A technical achievement described in an article published in a magazine Nature, It marks a major advance in the growing field of observing single molecules without the aid of fluorescent labels. While these tags are useful in many applications, they alter molecules in ways that obscure their natural interactions with each other. The new label-free method makes it possible to detect molecules as easily as if they had labels.

“We’re very excited about this,” says Randall Goldsmith, a chemistry professor at the University of Madison who led the study. “Capturing behavior at the single-molecule level is a highly informative way to understand complex systems, and if you can create new tools that provide better access to this insight, those tools can be really powerful.”
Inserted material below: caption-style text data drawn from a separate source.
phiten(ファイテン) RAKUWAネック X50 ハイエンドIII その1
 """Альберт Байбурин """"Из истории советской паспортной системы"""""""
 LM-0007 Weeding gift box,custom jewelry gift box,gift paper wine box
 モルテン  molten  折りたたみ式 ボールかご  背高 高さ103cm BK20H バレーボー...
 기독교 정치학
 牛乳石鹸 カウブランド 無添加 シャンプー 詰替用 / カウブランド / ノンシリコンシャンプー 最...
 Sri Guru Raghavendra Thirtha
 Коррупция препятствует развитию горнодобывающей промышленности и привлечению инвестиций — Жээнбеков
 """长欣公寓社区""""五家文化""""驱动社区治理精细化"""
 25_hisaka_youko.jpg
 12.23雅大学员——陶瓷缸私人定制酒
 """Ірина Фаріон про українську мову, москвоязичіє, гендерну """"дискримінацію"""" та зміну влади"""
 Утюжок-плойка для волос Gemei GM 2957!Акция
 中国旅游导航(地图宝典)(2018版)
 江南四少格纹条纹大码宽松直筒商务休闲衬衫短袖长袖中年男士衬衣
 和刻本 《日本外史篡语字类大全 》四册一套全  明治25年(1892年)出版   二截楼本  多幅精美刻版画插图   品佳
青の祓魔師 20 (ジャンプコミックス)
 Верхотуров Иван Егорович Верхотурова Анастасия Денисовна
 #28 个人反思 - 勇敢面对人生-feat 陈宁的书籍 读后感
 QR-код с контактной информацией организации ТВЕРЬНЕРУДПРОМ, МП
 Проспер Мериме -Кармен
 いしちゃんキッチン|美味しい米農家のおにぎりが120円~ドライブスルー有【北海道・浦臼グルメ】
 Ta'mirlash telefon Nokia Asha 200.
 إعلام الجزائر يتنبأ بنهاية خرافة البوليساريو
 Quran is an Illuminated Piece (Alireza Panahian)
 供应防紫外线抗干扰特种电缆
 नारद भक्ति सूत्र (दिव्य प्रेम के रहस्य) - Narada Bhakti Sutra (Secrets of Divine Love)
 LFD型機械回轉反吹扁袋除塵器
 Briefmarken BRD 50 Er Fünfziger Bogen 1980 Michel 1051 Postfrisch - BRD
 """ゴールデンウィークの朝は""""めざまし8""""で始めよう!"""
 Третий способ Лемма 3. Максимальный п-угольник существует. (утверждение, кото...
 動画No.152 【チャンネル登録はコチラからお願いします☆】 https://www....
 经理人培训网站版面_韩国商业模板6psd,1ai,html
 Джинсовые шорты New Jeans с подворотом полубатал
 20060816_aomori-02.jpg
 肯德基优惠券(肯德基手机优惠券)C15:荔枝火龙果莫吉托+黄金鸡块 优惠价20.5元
While researchers can gain useful information by studying materials and biological systems at a large scale, Goldsmith says observing the behaviors and interactions between individual molecules is important to contextualize that information, sometimes leading to new insights.

“When you see how nations interact with each other, it all depends on the interaction between individuals,” Goldsmith says. “You can’t even think of understanding how groups of people interact with each other by ignoring how individuals interact with each other.”

The importance of observing a single molecule

Goldsmith had been looking for the appeal of single molecules since working at Stanford University more than a decade ago. There he worked under the guidance of chemist WE Moerner, who won the 2014 Nobel Prize in Chemistry for developing the first method of using light to observe a single molecule.

Following Moerner’s initial success, researchers around the world invented and perfected new ways to observe these tiny particles of matter.

The method developed by the UW-Madison team relies on a device called an optical microcavity, or microcavity. As the name suggests, a microcavity is an extremely small area in which light can be trapped in space and time (at least for a few nanoseconds) and interact with a molecule. Microcavities are more common in physics or electrical engineering laboratories than in chemistry. Goldsmith’s background in combining concepts from different scientific fields was rewarded with Schmidt Futures’ Polymath Prize in 2022.

Microcavities are made of incredibly small mirrors created just above the fiber optic cable. These fiber optic mirrors reflect light back and forth very quickly many times inside the microcavity.

Potential applications and future developments

Researchers allow molecules to fall into the void, allow light to pass through them, and not only detect the molecule’s presence, but also obtain information such as how fast the molecule is moving in water. This information can be used to determine the shape or conformation of the molecule.

“Co-occurrence at the molecular level is incredibly important, especially for thinking about how biomolecules interact with each other,” says Goldsmith. “Let’s say you have a protein and a low molecular weight drug. You want to see if the protein interacts with the drug, meaning if the drug has a significant interaction with the protein? One way to see this is if it makes a conformational change.”

There are other ways to do this, but they require large amounts of sample material and lengthy analyses. With the newly developed microcavity technique, “We have the potential to create a black box instrument that will give us an answer in tens of seconds,” says Goldsmith.

The team, which included former PhD student Lisa-Maria Needham, who is now director of the laboratory at the University of Cambridge, has applied for a patent for the device. Goldsmith says the device and methods will be improved over the next few years. In the meantime, she says, she and her team are already thinking about how this could be useful.

“We are excited about many other applications in spectroscopy,” he says. “We hope we can use this as a stepping stone to other ways of learning about molecules.”